## [PROBLEM TO WORK ON]
The number of lines containing the word "States" is all you should give; count them in the records below.

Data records
********

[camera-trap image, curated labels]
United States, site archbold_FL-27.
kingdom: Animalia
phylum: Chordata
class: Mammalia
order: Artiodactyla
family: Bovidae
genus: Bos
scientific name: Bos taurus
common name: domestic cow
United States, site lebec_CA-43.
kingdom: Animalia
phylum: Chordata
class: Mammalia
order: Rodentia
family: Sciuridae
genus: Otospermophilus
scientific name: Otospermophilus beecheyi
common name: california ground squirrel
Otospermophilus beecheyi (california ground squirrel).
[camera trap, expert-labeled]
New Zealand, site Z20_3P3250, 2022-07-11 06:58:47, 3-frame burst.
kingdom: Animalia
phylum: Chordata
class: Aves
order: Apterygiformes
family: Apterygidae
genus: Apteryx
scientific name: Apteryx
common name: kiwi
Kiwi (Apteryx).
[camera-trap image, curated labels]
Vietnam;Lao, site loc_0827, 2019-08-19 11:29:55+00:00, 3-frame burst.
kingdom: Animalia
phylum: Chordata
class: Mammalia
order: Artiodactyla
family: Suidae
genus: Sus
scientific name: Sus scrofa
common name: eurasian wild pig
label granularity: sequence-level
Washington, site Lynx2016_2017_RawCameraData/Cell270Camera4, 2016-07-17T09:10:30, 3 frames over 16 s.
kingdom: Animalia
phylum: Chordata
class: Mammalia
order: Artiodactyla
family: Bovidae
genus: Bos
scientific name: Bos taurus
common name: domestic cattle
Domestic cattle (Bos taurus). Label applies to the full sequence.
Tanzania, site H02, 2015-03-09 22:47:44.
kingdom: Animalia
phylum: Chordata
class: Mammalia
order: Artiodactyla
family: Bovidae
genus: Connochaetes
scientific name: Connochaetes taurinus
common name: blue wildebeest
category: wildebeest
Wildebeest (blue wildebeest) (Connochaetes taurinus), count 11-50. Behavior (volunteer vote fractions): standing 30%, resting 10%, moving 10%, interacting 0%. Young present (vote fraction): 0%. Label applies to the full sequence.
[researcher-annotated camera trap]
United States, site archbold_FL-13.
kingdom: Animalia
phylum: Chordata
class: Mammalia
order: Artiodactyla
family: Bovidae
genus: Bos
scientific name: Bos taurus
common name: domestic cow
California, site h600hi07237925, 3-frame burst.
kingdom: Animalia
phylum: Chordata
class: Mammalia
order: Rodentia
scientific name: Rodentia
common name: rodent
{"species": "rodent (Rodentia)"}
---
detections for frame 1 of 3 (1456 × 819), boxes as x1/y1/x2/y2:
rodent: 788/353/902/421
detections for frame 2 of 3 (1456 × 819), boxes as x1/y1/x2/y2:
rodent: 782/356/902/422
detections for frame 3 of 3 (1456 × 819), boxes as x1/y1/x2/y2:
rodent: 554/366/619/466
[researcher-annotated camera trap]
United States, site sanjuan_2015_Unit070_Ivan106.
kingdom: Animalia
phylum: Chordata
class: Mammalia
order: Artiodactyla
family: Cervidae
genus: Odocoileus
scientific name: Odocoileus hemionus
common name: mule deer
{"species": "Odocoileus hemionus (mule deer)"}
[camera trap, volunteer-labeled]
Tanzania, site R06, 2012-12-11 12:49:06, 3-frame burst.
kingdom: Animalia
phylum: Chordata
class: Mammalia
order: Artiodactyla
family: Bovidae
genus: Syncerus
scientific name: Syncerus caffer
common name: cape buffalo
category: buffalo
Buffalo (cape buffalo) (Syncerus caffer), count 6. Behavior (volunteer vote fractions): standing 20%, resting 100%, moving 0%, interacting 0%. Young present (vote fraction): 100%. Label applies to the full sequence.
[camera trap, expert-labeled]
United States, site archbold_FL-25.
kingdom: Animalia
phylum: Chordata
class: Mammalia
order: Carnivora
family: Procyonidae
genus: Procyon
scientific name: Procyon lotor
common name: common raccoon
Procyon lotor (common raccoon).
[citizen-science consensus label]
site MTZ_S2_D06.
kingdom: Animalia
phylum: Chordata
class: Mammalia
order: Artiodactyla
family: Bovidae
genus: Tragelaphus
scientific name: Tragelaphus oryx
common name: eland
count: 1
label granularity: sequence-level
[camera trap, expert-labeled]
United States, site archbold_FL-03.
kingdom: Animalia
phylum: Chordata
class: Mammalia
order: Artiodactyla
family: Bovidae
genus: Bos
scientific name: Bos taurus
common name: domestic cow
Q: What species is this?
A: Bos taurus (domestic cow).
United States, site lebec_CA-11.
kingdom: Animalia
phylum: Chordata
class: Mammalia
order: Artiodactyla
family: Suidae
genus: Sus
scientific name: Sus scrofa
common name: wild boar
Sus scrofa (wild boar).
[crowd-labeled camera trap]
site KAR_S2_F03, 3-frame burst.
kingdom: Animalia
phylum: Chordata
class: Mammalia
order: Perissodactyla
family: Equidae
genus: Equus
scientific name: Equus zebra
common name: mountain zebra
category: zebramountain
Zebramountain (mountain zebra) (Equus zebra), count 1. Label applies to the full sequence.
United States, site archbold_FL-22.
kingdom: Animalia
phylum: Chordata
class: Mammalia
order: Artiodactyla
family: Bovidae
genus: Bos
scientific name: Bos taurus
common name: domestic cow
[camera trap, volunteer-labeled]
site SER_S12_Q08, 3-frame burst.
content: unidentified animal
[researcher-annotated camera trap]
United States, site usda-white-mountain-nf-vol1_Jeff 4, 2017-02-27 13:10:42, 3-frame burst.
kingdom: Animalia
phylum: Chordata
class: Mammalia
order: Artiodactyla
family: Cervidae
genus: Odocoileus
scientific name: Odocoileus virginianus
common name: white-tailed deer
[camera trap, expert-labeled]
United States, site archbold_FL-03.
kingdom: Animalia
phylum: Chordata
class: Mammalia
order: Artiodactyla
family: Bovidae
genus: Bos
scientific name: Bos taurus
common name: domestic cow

********

## [WRITTEN RESPONSE]
10